# Task to carry out
Filter the records for lines holding the string "name".

%%

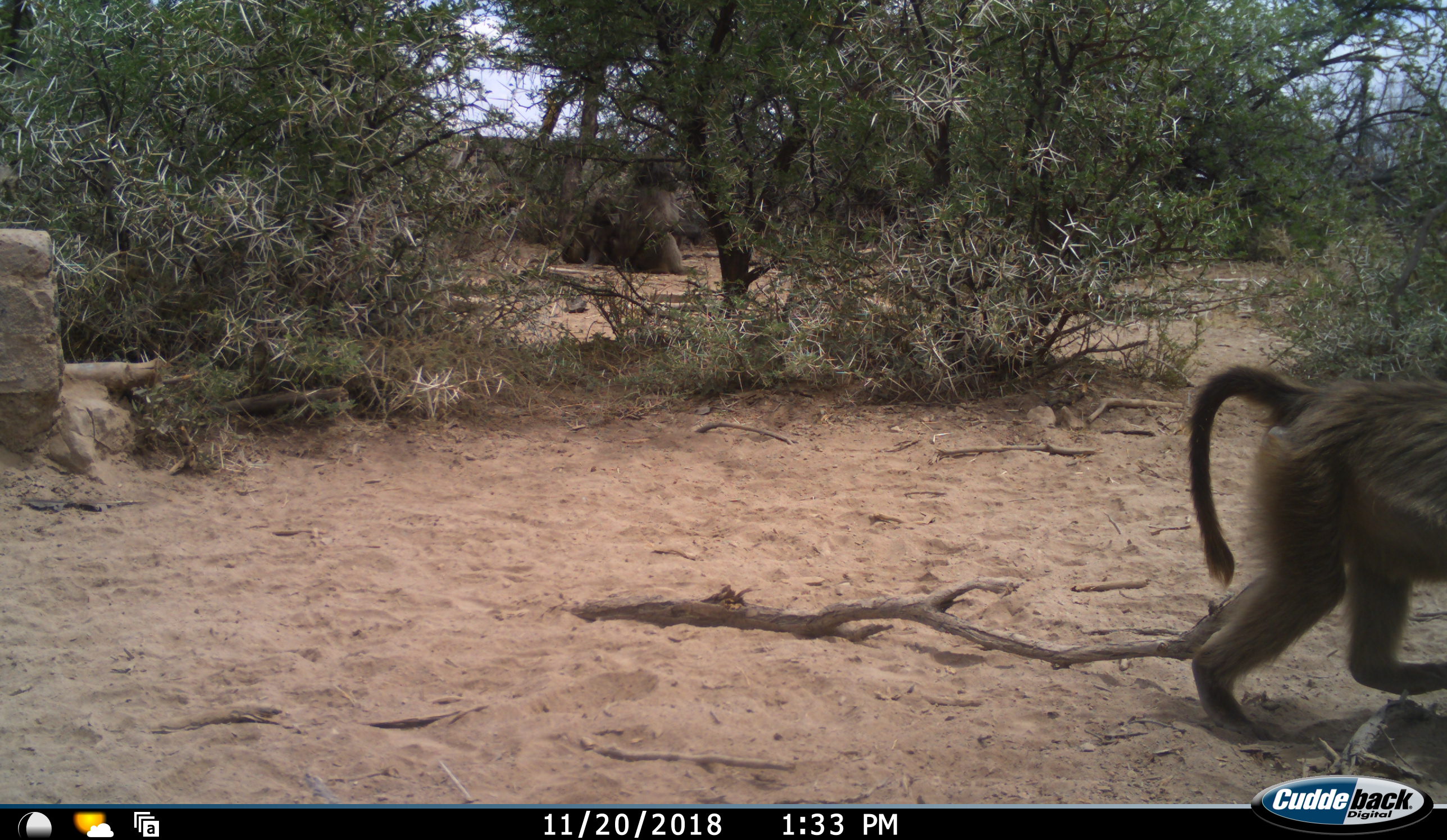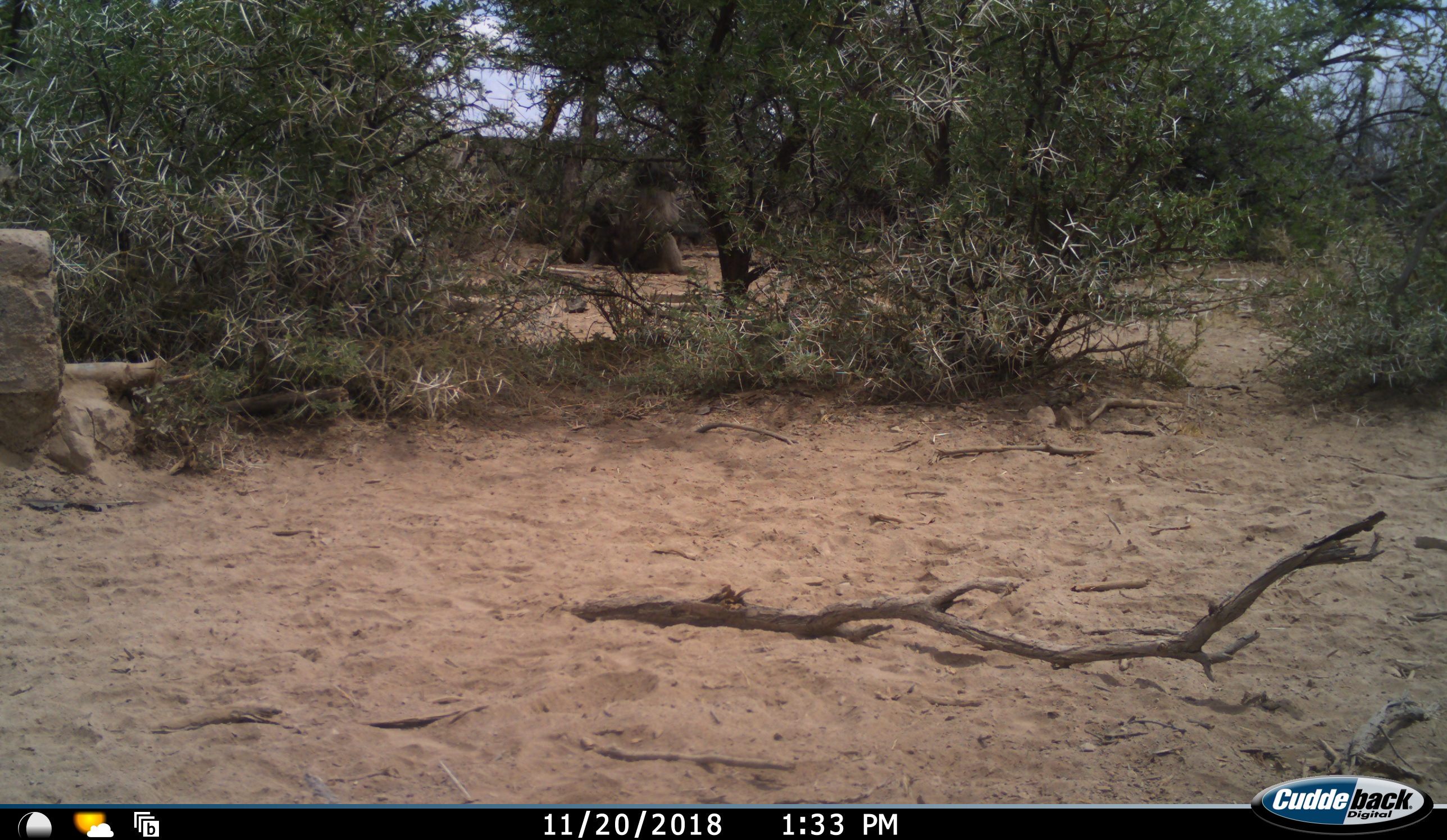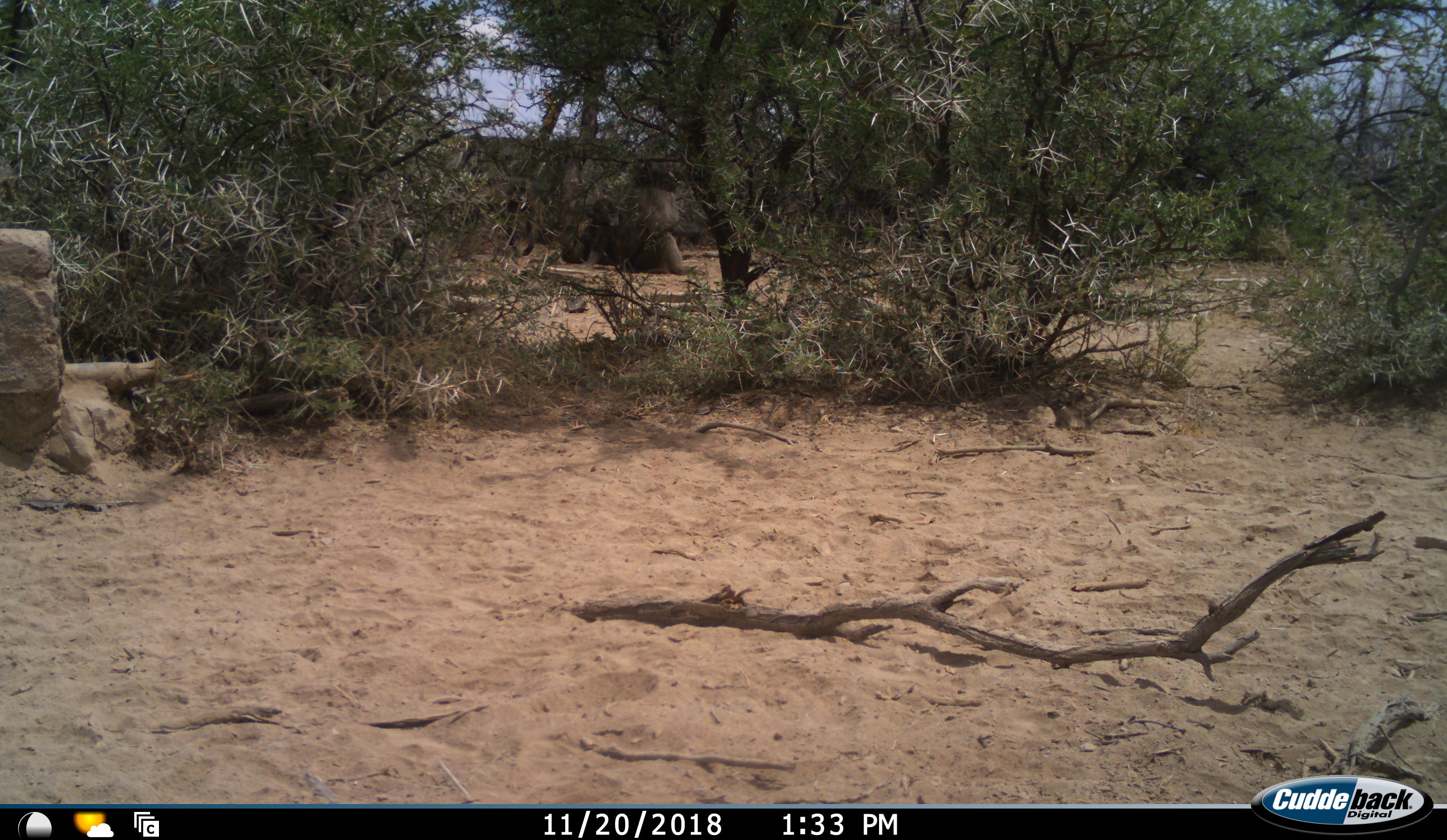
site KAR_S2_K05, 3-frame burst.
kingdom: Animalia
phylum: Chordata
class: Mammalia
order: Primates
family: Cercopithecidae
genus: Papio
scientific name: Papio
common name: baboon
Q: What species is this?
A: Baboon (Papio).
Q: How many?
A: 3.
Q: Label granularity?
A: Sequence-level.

%%
%%

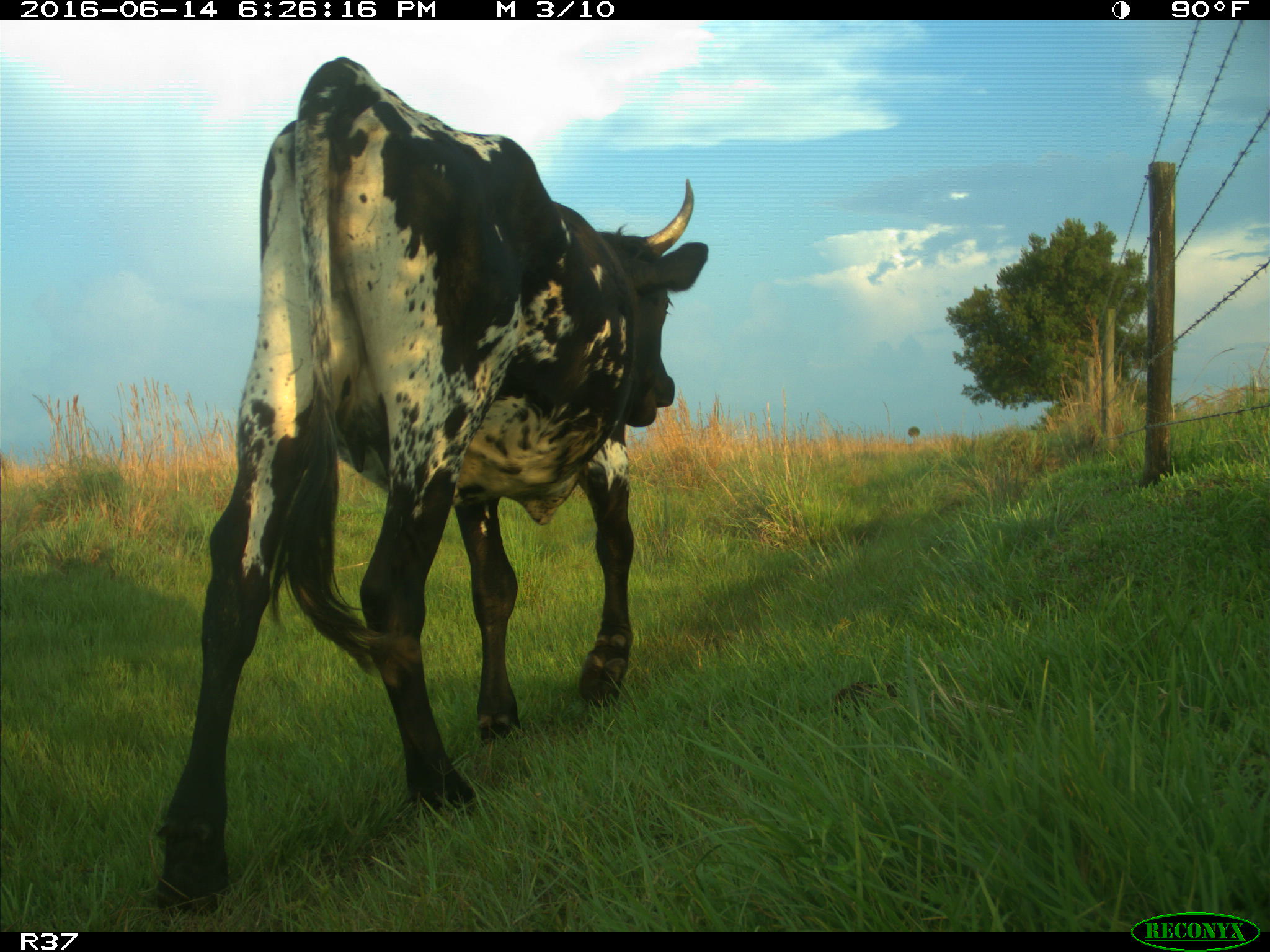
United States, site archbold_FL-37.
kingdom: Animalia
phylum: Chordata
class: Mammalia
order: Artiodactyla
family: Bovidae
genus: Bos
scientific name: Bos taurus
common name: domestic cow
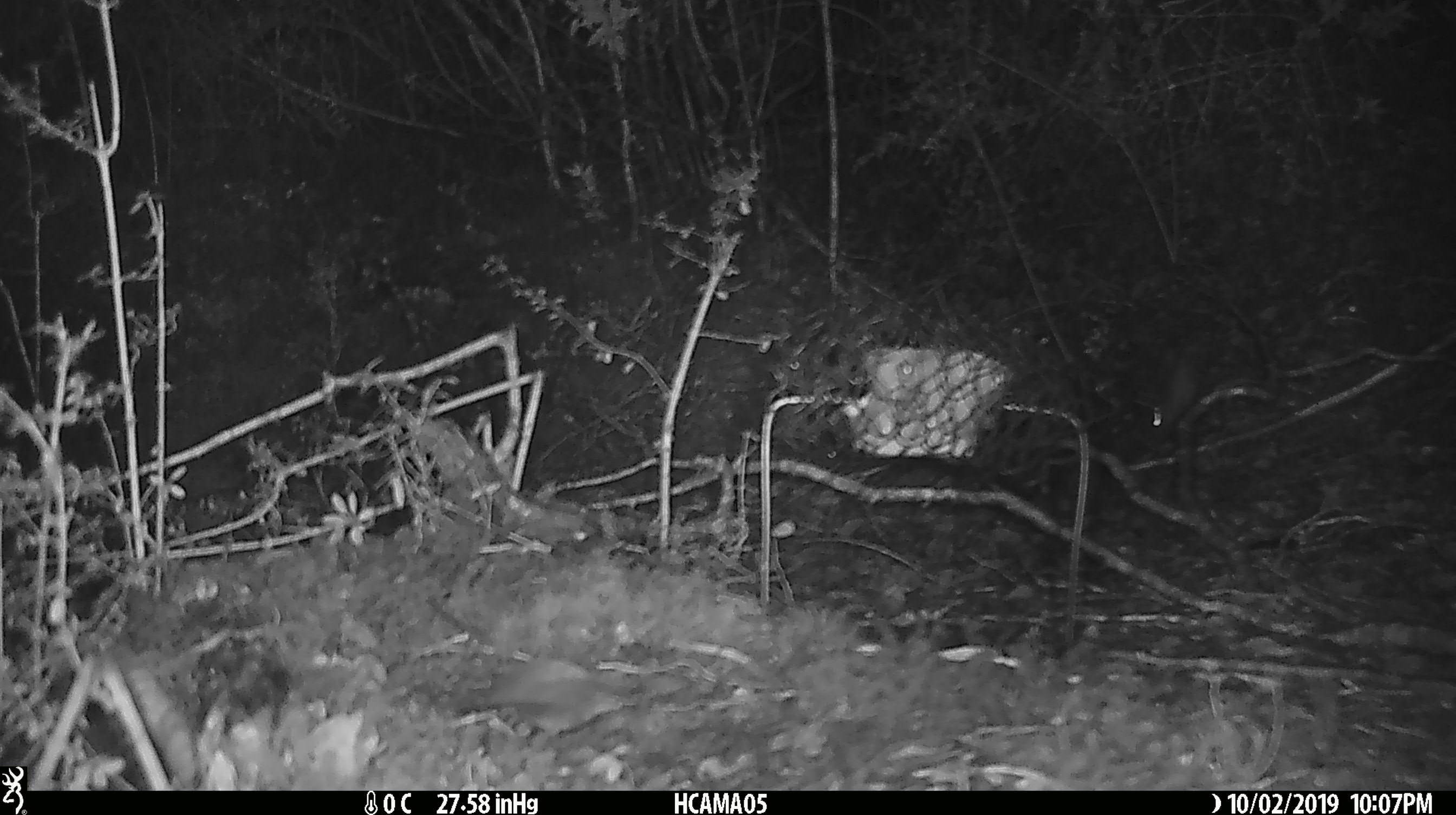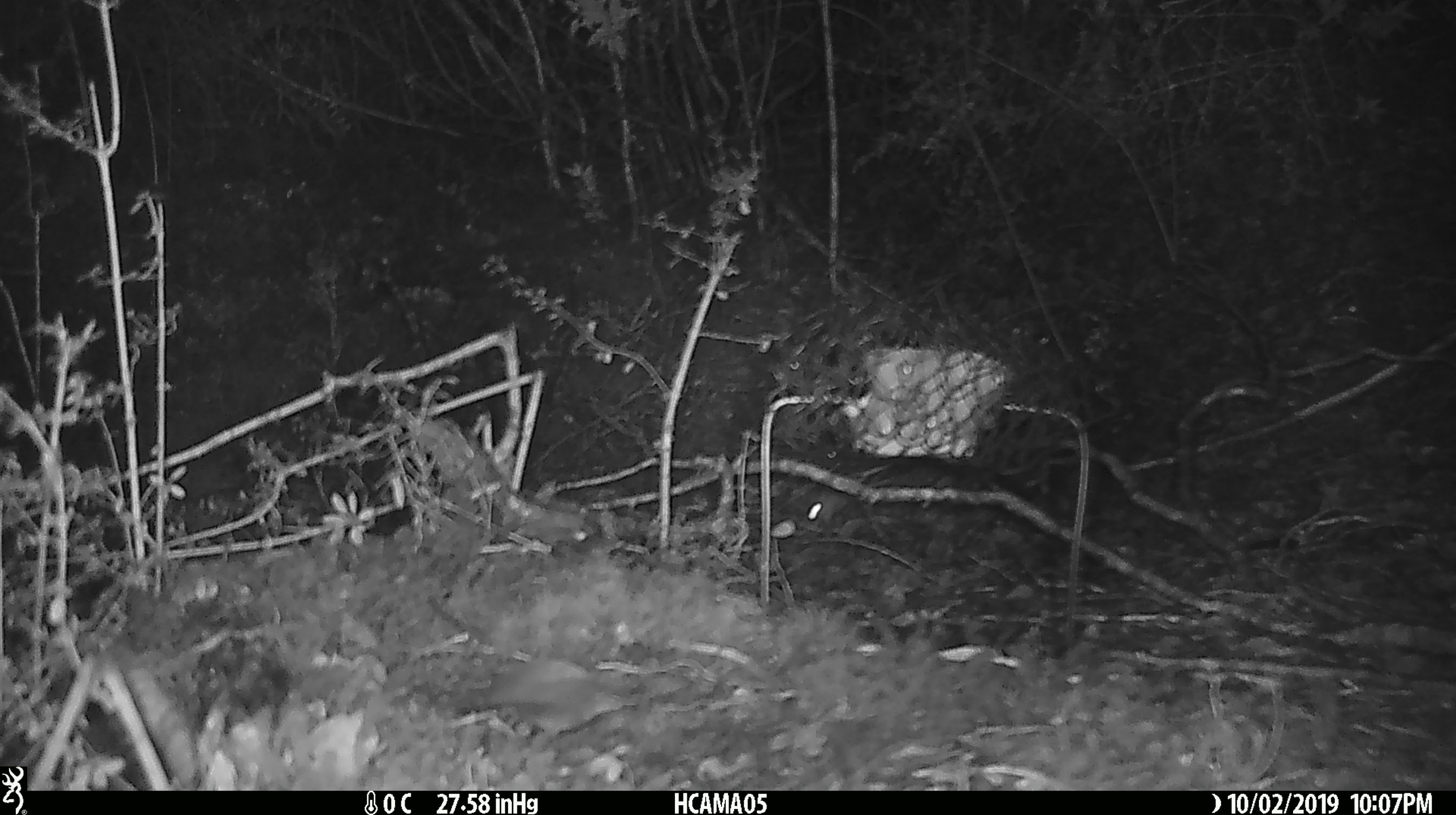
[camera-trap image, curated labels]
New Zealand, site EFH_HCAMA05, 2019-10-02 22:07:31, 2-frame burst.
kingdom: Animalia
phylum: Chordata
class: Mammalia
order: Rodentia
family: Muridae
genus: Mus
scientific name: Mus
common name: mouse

%%

# Solved exercise
scientific name: Papio
common name: baboon
scientific name: Bos taurus
common name: domestic cow
scientific name: Mus
common name: mouse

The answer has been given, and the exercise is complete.